→ ACTION ITEM
All the lines below should appear again unchanged, though their pictures should not.

→ DATA FOR PROCESSING
────────────────────

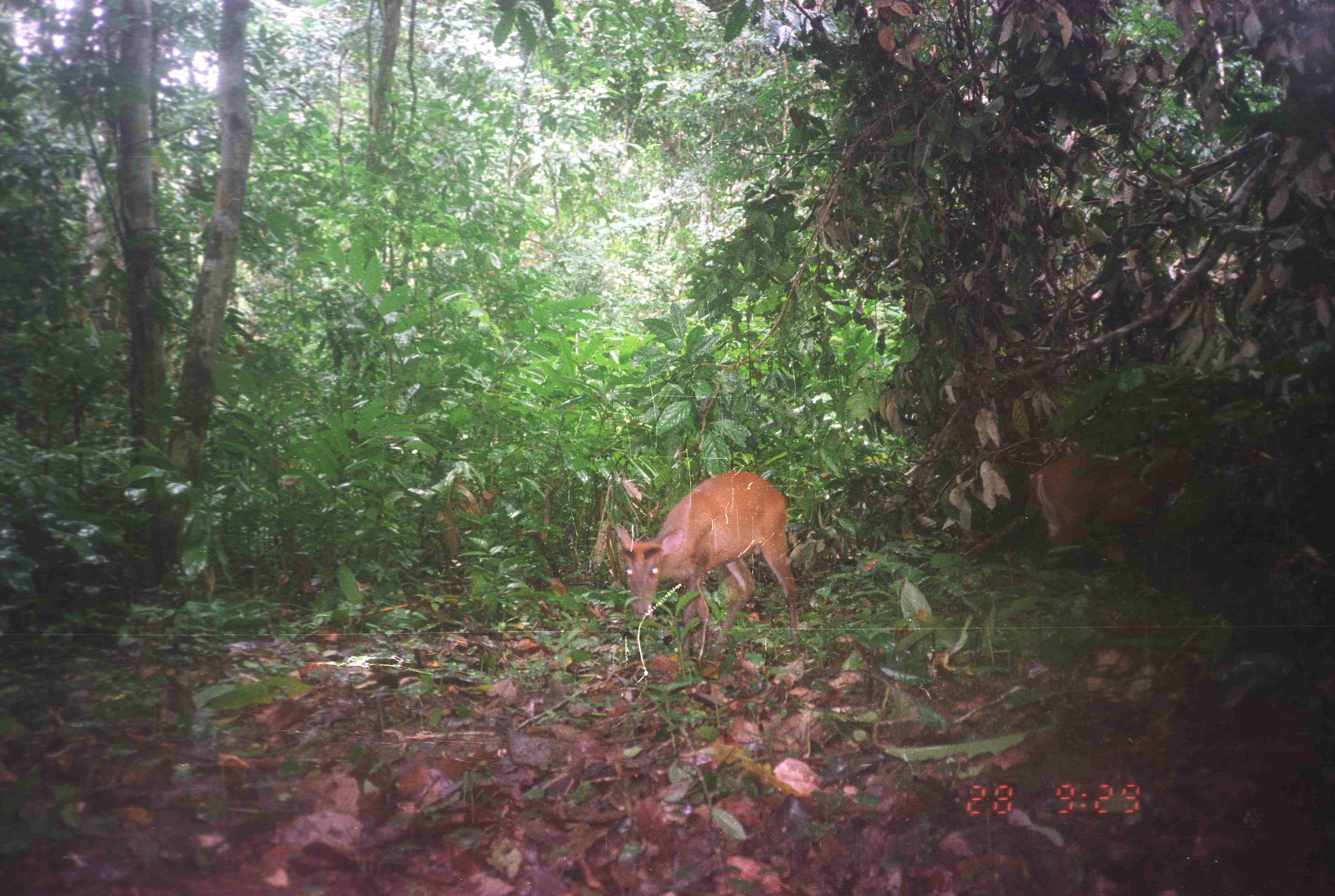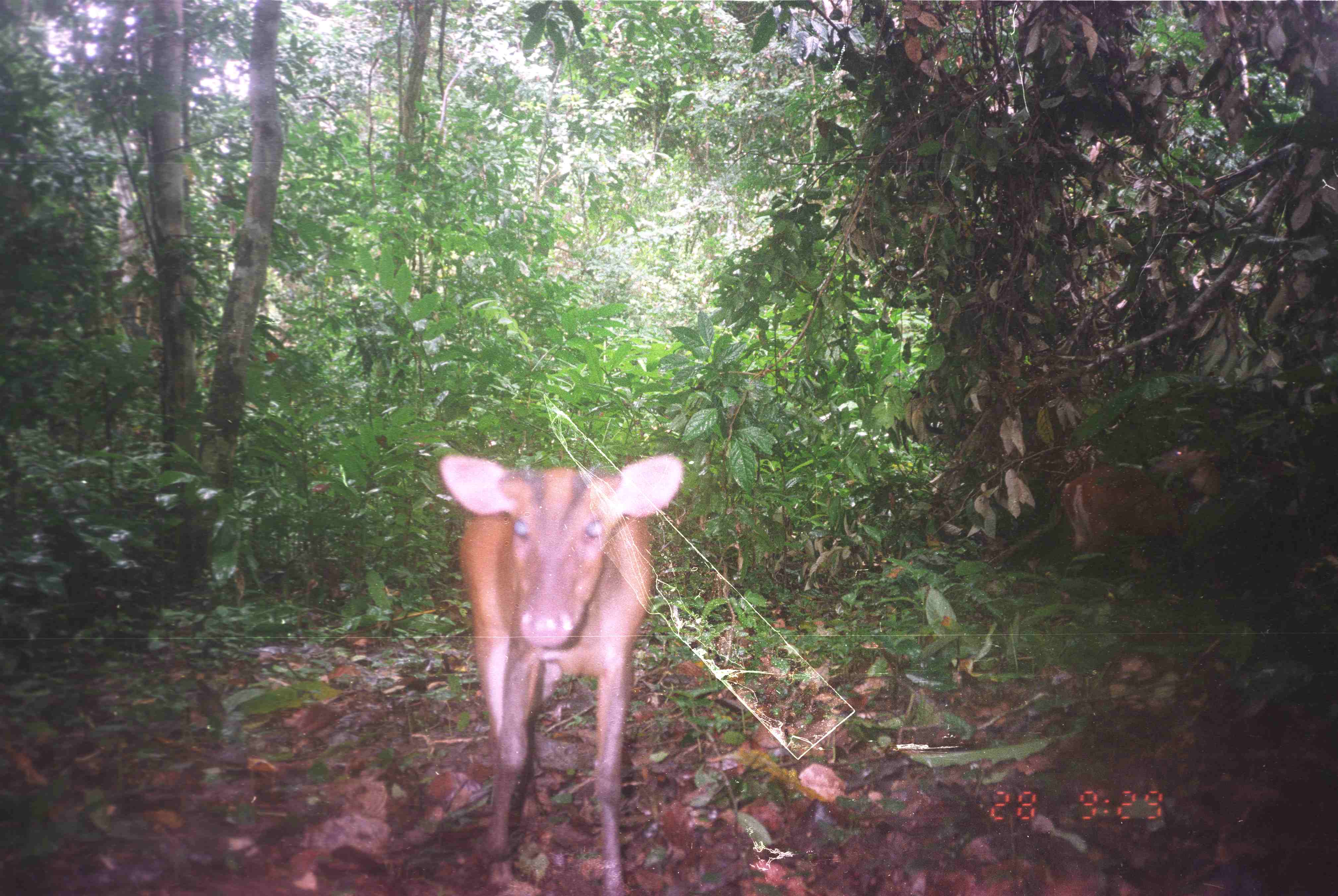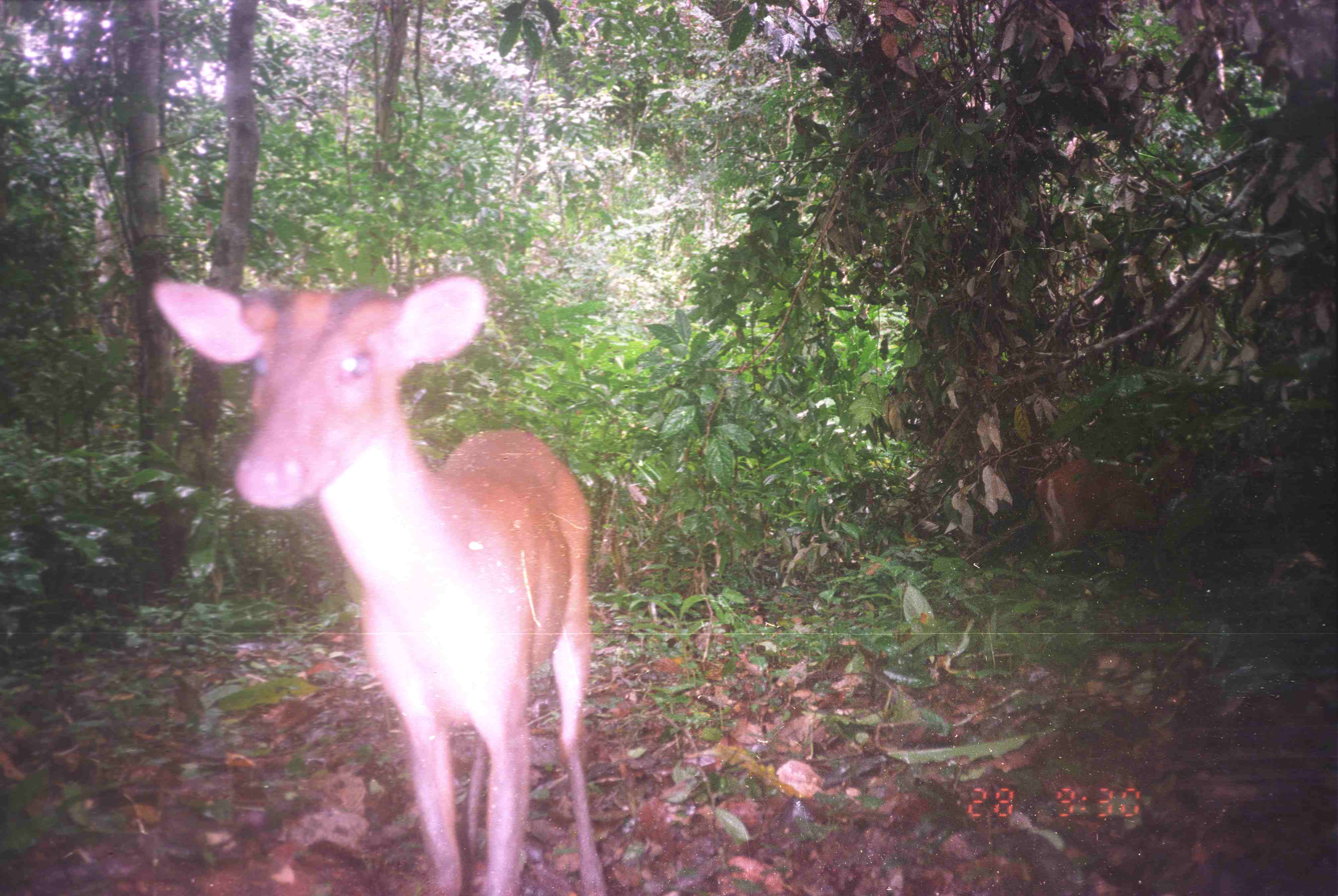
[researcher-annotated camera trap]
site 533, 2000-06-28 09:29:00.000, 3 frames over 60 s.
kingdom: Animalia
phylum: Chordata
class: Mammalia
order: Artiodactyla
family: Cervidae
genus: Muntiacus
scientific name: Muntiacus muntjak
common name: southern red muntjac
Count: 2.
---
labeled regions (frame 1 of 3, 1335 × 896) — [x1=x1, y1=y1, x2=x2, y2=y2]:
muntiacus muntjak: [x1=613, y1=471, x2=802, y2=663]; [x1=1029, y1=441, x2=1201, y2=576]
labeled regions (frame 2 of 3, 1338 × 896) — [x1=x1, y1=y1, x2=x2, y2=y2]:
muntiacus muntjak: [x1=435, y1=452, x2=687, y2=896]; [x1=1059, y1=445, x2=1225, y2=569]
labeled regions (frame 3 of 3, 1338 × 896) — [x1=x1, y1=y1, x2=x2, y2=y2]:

────────────────────

→ EXERCISE OUTPUT
[researcher-annotated camera trap]
site 533, 2000-06-28 09:29:00.000, 3 frames over 60 s.
kingdom: Animalia
phylum: Chordata
class: Mammalia
order: Artiodactyla
family: Cervidae
genus: Muntiacus
scientific name: Muntiacus muntjak
common name: southern red muntjac
Count: 2.
---
labeled regions (frame 1 of 3, 1335 × 896) — [x1=x1, y1=y1, x2=x2, y2=y2]:
muntiacus muntjak: [x1=613, y1=471, x2=802, y2=663]; [x1=1029, y1=441, x2=1201, y2=576]
labeled regions (frame 2 of 3, 1338 × 896) — [x1=x1, y1=y1, x2=x2, y2=y2]:
muntiacus muntjak: [x1=435, y1=452, x2=687, y2=896]; [x1=1059, y1=445, x2=1225, y2=569]
labeled regions (frame 3 of 3, 1338 × 896) — [x1=x1, y1=y1, x2=x2, y2=y2]:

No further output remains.